Customer effort score (CES) is a metric that typically uses a simple likert 1 to 5 scale. It asks, using a scale where "5" indicates very easy and "1" indicates very difficult, how easy was it to submit a bill payment using our app? Another question option would be to inquire on submitting an order on the e-commerce website or logging into a user profile on a website. I've seen different ranges of CES scales including 7-point and 10-point scales but the extremes remain the same, very difficult to very easy. Other variations of CES use level of agreement (strongly agree to strongly disagree) for the scaling.
Should I include an open-ended question after I ask CES?
Yes. It is always important to include an open-ended question after you collect the CES rating to find out the details. If you review results and the average rating for your website login process is 1.5 out of 5.0, you will quickly learn this is a pain point for your customers. However, without any open-ended comments or context, you may not understand what is driving that frustration. Without the open-ended question you may decide to overhaul the login system completely adding significant time and budget to the project. Wherein reality, customers were frustrated only with the finger print login on the banking app. Without the follow-up question you know you have a problem, but you don't know what the problem is.
What does CES teach you?
CES teaches you how easy or difficult simple tasks are for your customers. Considering usage of apps or websites for a company might be rather frequent, repeated frustrations with a particular section of the website or app could have lasting impacts. Analytics teaches us that if a customer expects a task to be easy yet the company makes it difficult time and time again, the customer is highly likely to switch to a competitor.
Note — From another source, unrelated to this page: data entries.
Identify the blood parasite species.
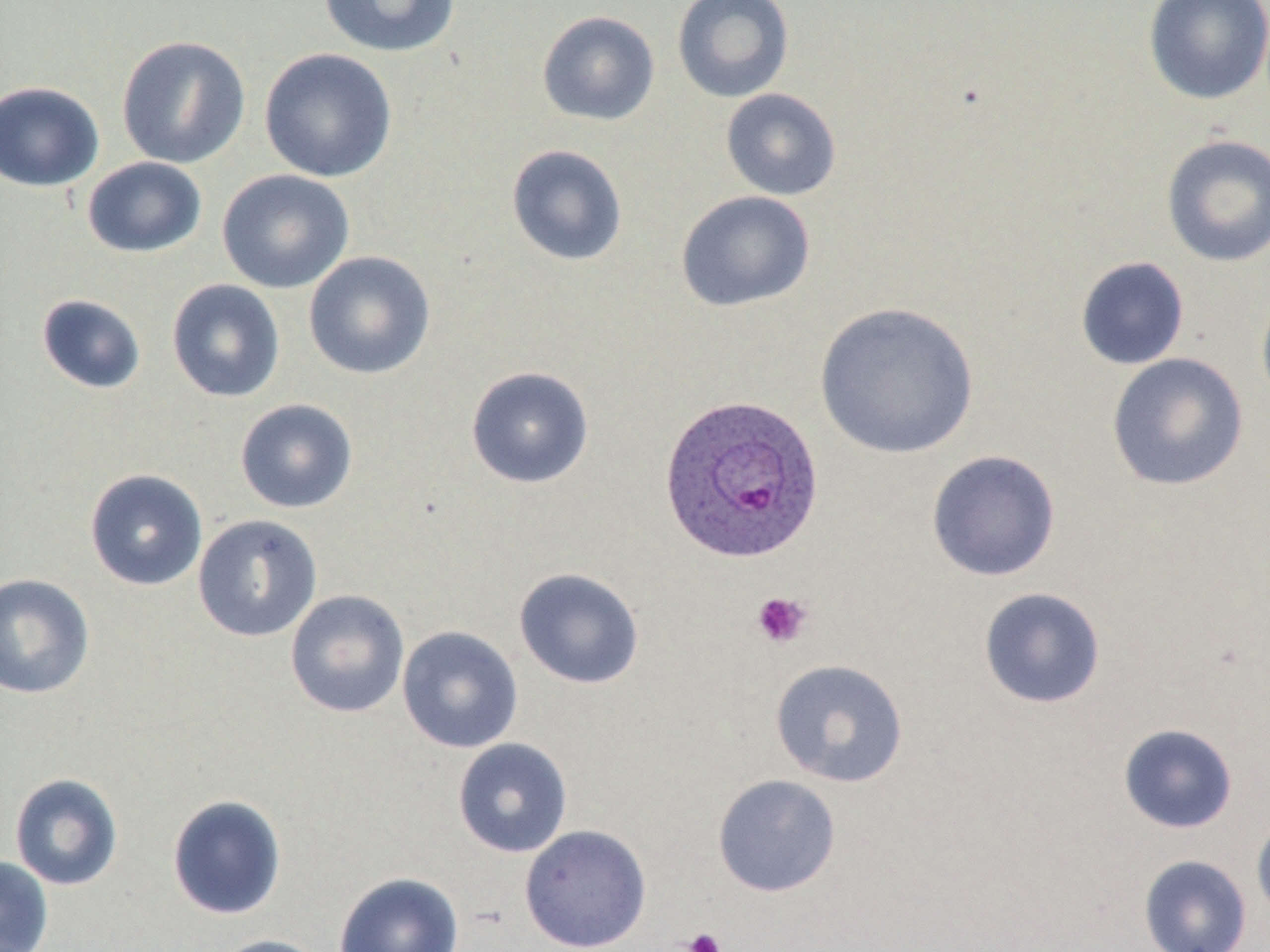
Plasmodium ovale.

preparation = thin blood film
platelet locations = approximate bounding boxes as (x1, y1, x2, y2) in pixels: (751, 591, 813, 649), (682, 928, 725, 952)
magnification = 1000x
Plasmodium ovale-infected red blood cell locations = approximate bounding boxes as (x1, y1, x2, y2) in pixels: (657, 393, 825, 564)
modality = optical microscopy
image size = 1270×952 pixels
uninfected red blood cell locations = approximate bounding boxes as (x1, y1, x2, y2) in pixels: (317, 0, 462, 58), (671, 0, 795, 103), (1143, 0, 1270, 106), (537, 11, 660, 126), (116, 35, 251, 169), (259, 48, 397, 183), (0, 81, 104, 192), (720, 88, 842, 201), (1160, 134, 1270, 268), (506, 144, 628, 266), (82, 157, 207, 259), (217, 169, 355, 294), (676, 191, 816, 312), (303, 251, 436, 380), (1075, 256, 1190, 370), (166, 278, 285, 403), (1255, 286, 1270, 412), (36, 294, 147, 394), (813, 301, 980, 459), (1106, 352, 1249, 491), (465, 366, 594, 489), (235, 398, 358, 513), (926, 450, 1061, 582), (84, 469, 208, 591), (192, 514, 322, 642), (513, 567, 645, 690), (0, 573, 95, 699), (978, 587, 1106, 709), (284, 589, 410, 718), (397, 625, 523, 754), (769, 658, 909, 788), (1118, 723, 1238, 834), (452, 738, 573, 857), (9, 772, 124, 890), (712, 773, 841, 898), (166, 794, 287, 920), (1251, 811, 1270, 925), (519, 823, 652, 952), (0, 855, 53, 952), (1138, 855, 1252, 952), (333, 872, 465, 952), (209, 934, 331, 952)
field of view = single
stain = May-Grünwald-Giemsa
What industries should use CES?
Any industry that has a heavy involvement in online customer experiences. This could include banking (apps, bill pay, online banking) or retail (e-commerce, carts, shopping.) In these examples, customers are consistently interacting with your products online and around the clock. Without using data you may be unaware of experiences they are having online. Collecting CES metrics through surveys will help you keep the pulse of these interactions. Not to say CES is not a fit in other industries, but much of the usage of CES involves online experiences.